Huge amounts of China’s wealth were smuggled abroad before the Communist takeover in 1949 and are still stored in the safes of foreign banks waiting to be claimed: this is a myth that has been around for decades and been an inspiration for many con artists.

Today’s Beijing Times reported on a fraud case which Involves a 99-year-old man named Zhou Zhiping who is charged with fleecing the victim, a Mr Chen, of 749,000 yuan.

Zhou went on trial yesterday in a Beijing court. His advanced age makes him the “oldest suspect in Beijing on record.”

According to the prosecutors, in his dealings with Chen, Zhou had falsely claimed himself to be “Li Liejun” (李烈钧).
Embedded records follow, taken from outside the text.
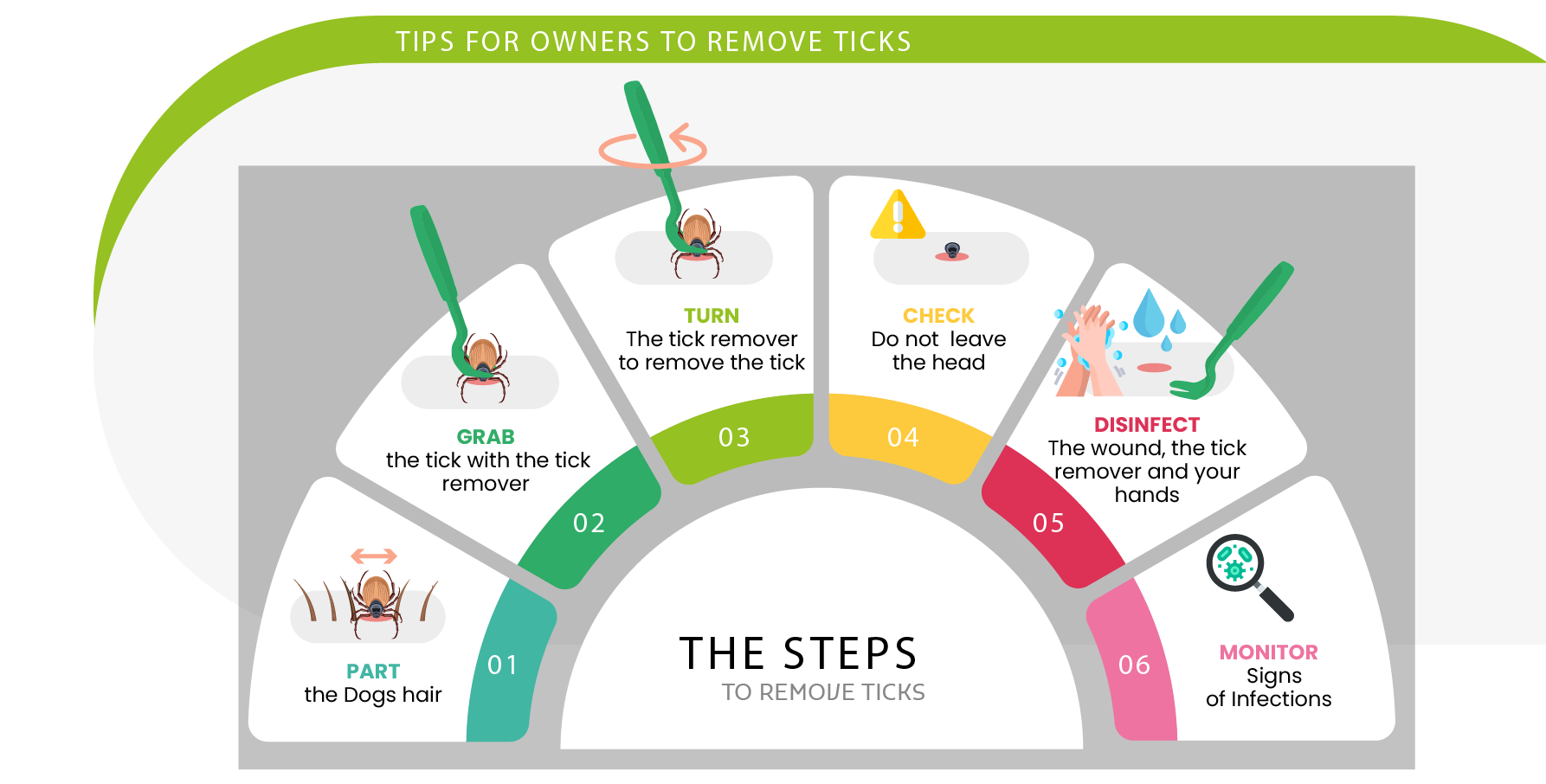 TIPS FOR OWNERS TO REMOVE TICKS

PART
the Dogs hair

01

GRAB
the tick with the tick remover

02

TURN
The tick remover to remove the tick

03

CHECK
Do not leave the head

04

DISINFECT
The wound, the tick remover and your hands

05

MONITOR
Signs of Infections

06

THE STEPS
TO REMOVE TICKS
The real Li Liejun was a revolutionary who once followed Sun Yat-sen and was later appointed by Chiang Kai-shek as the governor of Jiangxi Province. The official record shows that Li died in 1946.

Zhou and his two conspirators made up a story that before Nationalist Party’s high-level officials fled the Mainland in 1949, they had purchased a large quantity of American government bonds and deposited them in overseas banks. According to the con men, the assets, now valued at over 130 trillion U.S. dollars, had been frozen by the US government ever since. Zhou told Chen that to get the money, he needed a “key”, which consisted of a number of US dollar banknotes with consecutive serial numbers issued in 1996.
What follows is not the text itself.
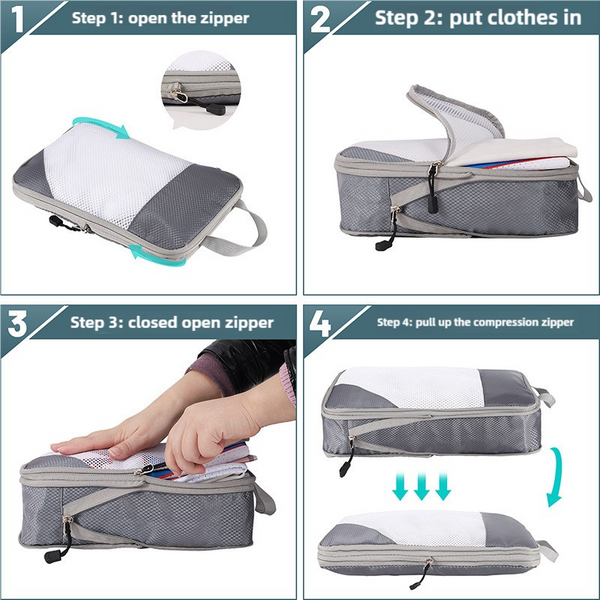 1 Step 1: open the zipper

2 Step 2: put clothes in

3 Step 3: closed open zipper

4 Step 4: pull up the compression zipper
Zhou and his accomplices asked Chen for money to fund their search for the “key” banknotes. He gave them cash over a period of three years before realizing that he had been had.

Chen, reportedly a Chinese-American scientist, told the Beijing Youth Daily that he was not fully convinced by Zhou’s story, though he finally decided to give him the benefit of the doubt in part because he needed to find funding for his research.

The court didn’t deliver its verdict on the case yesterday. According to the judge, if the suspect is found guilty, he could face at least ten years in prison.